Given exercise
Could you format all of the lines below as a JSON list of strings, with one string per line? Leave out blank lines and the pictures.

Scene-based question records
##############################

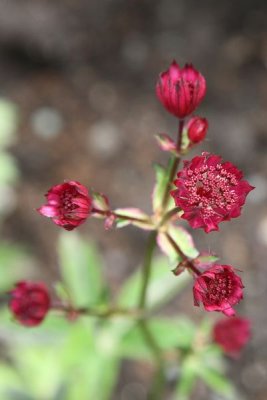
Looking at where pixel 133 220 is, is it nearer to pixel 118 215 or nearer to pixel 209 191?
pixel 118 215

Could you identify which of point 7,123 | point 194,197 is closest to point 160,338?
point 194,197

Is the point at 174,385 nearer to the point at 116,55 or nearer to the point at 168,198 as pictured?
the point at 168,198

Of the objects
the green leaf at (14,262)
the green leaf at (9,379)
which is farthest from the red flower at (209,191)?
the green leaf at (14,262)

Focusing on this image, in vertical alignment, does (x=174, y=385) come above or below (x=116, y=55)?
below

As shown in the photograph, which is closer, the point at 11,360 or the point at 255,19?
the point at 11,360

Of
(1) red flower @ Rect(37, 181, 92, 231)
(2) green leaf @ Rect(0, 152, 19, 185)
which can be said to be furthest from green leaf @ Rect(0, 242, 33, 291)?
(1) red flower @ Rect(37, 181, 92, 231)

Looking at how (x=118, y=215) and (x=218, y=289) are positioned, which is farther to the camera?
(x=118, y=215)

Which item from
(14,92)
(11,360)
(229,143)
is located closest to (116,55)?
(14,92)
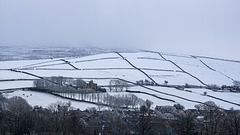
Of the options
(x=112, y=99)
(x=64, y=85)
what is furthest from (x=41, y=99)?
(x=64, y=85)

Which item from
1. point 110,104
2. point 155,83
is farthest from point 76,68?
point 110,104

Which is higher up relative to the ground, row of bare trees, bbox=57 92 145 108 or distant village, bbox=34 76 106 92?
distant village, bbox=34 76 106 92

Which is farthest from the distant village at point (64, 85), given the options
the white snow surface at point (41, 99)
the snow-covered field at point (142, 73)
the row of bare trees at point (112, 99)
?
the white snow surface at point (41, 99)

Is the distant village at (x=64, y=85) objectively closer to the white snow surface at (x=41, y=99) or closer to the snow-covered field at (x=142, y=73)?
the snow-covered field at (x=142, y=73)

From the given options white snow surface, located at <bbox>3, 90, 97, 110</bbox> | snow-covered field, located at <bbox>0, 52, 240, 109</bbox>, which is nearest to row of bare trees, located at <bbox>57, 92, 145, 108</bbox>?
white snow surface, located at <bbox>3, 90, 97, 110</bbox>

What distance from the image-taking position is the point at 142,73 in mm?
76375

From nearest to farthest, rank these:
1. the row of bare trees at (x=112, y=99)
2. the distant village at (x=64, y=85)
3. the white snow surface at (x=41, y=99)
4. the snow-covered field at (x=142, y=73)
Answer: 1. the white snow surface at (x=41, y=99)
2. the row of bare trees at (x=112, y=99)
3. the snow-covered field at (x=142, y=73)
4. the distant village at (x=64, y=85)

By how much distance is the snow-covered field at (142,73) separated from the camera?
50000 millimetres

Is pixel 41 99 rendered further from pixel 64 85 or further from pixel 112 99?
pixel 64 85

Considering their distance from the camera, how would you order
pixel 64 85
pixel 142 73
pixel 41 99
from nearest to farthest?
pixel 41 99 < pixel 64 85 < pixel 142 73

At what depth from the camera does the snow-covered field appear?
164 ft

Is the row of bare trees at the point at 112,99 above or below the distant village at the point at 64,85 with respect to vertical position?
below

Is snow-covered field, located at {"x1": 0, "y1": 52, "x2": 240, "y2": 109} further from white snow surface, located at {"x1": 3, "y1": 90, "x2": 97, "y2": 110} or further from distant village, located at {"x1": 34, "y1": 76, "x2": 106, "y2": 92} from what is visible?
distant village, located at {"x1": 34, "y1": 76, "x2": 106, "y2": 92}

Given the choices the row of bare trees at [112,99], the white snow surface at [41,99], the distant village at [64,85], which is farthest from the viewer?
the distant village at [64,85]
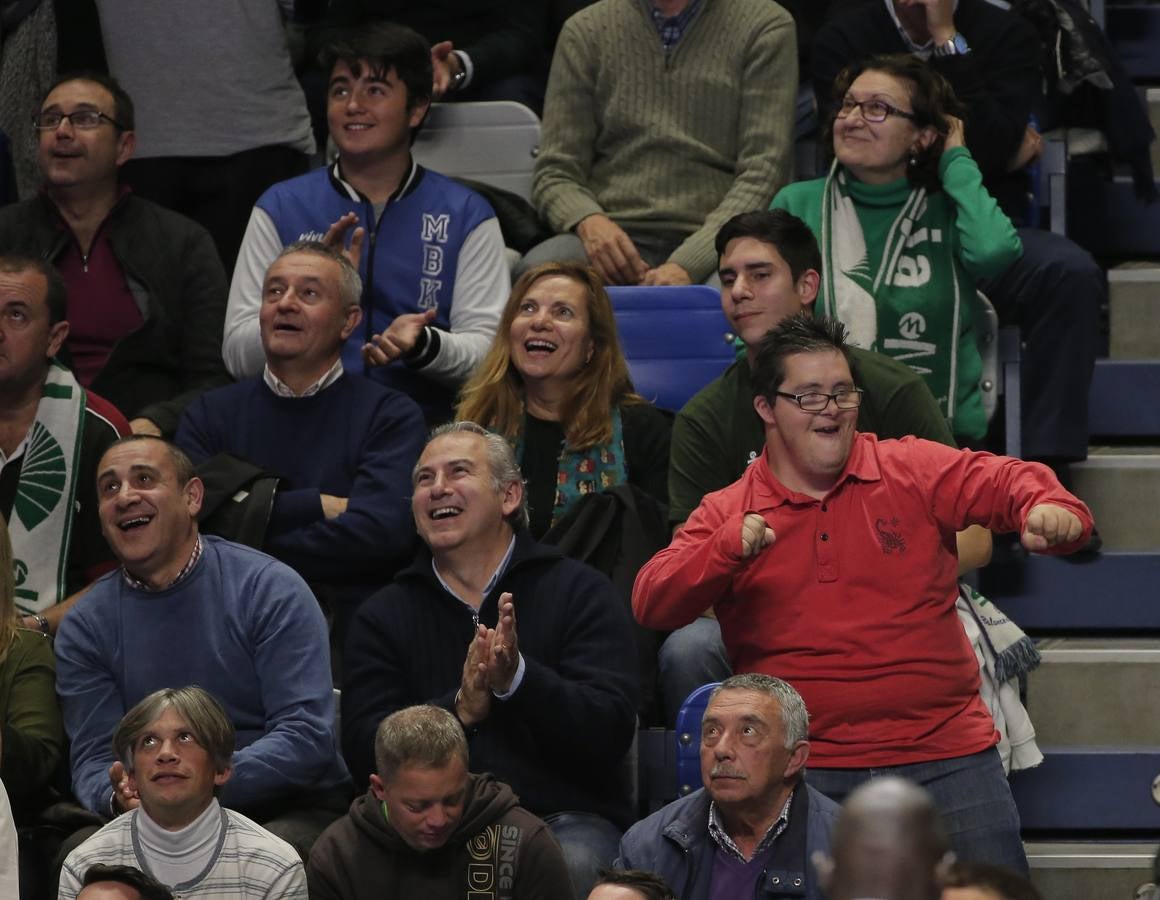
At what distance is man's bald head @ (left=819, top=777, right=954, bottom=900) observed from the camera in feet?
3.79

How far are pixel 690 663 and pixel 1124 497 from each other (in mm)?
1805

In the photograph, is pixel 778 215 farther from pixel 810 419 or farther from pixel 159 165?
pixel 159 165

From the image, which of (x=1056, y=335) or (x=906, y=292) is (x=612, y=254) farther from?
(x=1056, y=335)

##############################

Answer to the task
[
  "Looking at where pixel 133 220 is, is it nearer to pixel 118 215 or nearer to pixel 209 191?",
  "pixel 118 215",
  "Could you identify which of point 7,123 | point 194,197 is closest to point 160,338?",
  "point 194,197",
  "Is the point at 174,385 nearer to the point at 116,55 or nearer to the point at 168,198 as pictured?",
  "the point at 168,198",
  "Of the objects",
  "the green leaf at (14,262)",
  "the green leaf at (9,379)",
  "which is farthest from the red flower at (209,191)?",
  "the green leaf at (14,262)",
  "Focusing on this image, in vertical alignment, does (x=174, y=385) come above or below (x=116, y=55)?",
  "below",
  "As shown in the photograph, which is closer, the point at 11,360 or the point at 255,19?",
  "the point at 11,360",
  "Of",
  "(1) red flower @ Rect(37, 181, 92, 231)",
  "(2) green leaf @ Rect(0, 152, 19, 185)",
  "which can be said to be furthest from green leaf @ Rect(0, 242, 33, 291)?",
  "(1) red flower @ Rect(37, 181, 92, 231)",
  "Looking at how (x=118, y=215) and (x=218, y=289) are positioned, which is farther to the camera?",
  "(x=118, y=215)",
  "Which item from",
  "(14,92)",
  "(11,360)",
  "(229,143)",
  "is located closest to (116,55)?",
  "(14,92)",
  "Of the options",
  "(x=112, y=99)",
  "(x=64, y=85)",
  "what is furthest from (x=41, y=99)?",
  "(x=64, y=85)",
  "Which item from",
  "1. point 110,104",
  "2. point 155,83",
  "is farthest from point 76,68?",
  "point 110,104",
  "Which is higher up relative to the ground, row of bare trees, bbox=57 92 145 108 or distant village, bbox=34 76 106 92?",
  "distant village, bbox=34 76 106 92",
  "Which is farthest from the distant village at point (64, 85), given the options",
  "the white snow surface at point (41, 99)",
  "the snow-covered field at point (142, 73)",
  "the row of bare trees at point (112, 99)",
  "?",
  "the white snow surface at point (41, 99)",
  "Is the distant village at (x=64, y=85) objectively closer to the white snow surface at (x=41, y=99) or closer to the snow-covered field at (x=142, y=73)?",
  "the snow-covered field at (x=142, y=73)",
  "From the given options white snow surface, located at <bbox>3, 90, 97, 110</bbox> | snow-covered field, located at <bbox>0, 52, 240, 109</bbox>, which is nearest to row of bare trees, located at <bbox>57, 92, 145, 108</bbox>?",
  "white snow surface, located at <bbox>3, 90, 97, 110</bbox>",
  "What distance from the image-taking position is the point at 142,73 in mm?",
  "76375",
  "From nearest to farthest, rank these:",
  "1. the row of bare trees at (x=112, y=99)",
  "2. the distant village at (x=64, y=85)",
  "3. the white snow surface at (x=41, y=99)",
  "4. the snow-covered field at (x=142, y=73)",
  "Answer: 1. the white snow surface at (x=41, y=99)",
  "2. the row of bare trees at (x=112, y=99)",
  "3. the snow-covered field at (x=142, y=73)",
  "4. the distant village at (x=64, y=85)",
  "By how much distance is the snow-covered field at (142,73) separated from the camera?",
  "50000 millimetres",
  "Is pixel 41 99 rendered further from pixel 64 85 or further from pixel 112 99?",
  "pixel 64 85",
  "Considering their distance from the camera, how would you order",
  "pixel 64 85",
  "pixel 142 73",
  "pixel 41 99",
  "from nearest to farthest?",
  "pixel 41 99 < pixel 64 85 < pixel 142 73",
  "At what depth from the camera does the snow-covered field appear?",
  "164 ft",
  "Is the row of bare trees at the point at 112,99 above or below the distant village at the point at 64,85 with respect to vertical position?",
  "below",
  "Is snow-covered field, located at {\"x1\": 0, \"y1\": 52, \"x2\": 240, \"y2\": 109} further from white snow surface, located at {\"x1\": 3, \"y1\": 90, \"x2\": 97, \"y2\": 110} or further from distant village, located at {\"x1\": 34, \"y1\": 76, \"x2\": 106, \"y2\": 92} from what is visible?",
  "distant village, located at {\"x1\": 34, \"y1\": 76, \"x2\": 106, \"y2\": 92}",
  "Given the choices the row of bare trees at [112,99], the white snow surface at [41,99], the distant village at [64,85], which is farthest from the viewer?",
  "the distant village at [64,85]",
  "At what distance is man's bald head @ (left=819, top=777, right=954, bottom=900) observed from the camera in feet?",
  "3.79",
  "How far are pixel 690 663 and pixel 1124 497 from each other (in mm)?",
  "1805",
  "In the photograph, is pixel 778 215 farther from pixel 810 419 or farther from pixel 159 165?",
  "pixel 159 165",
  "From the image, which of (x=1056, y=335) or (x=906, y=292) is (x=612, y=254) farther from?",
  "(x=1056, y=335)"
]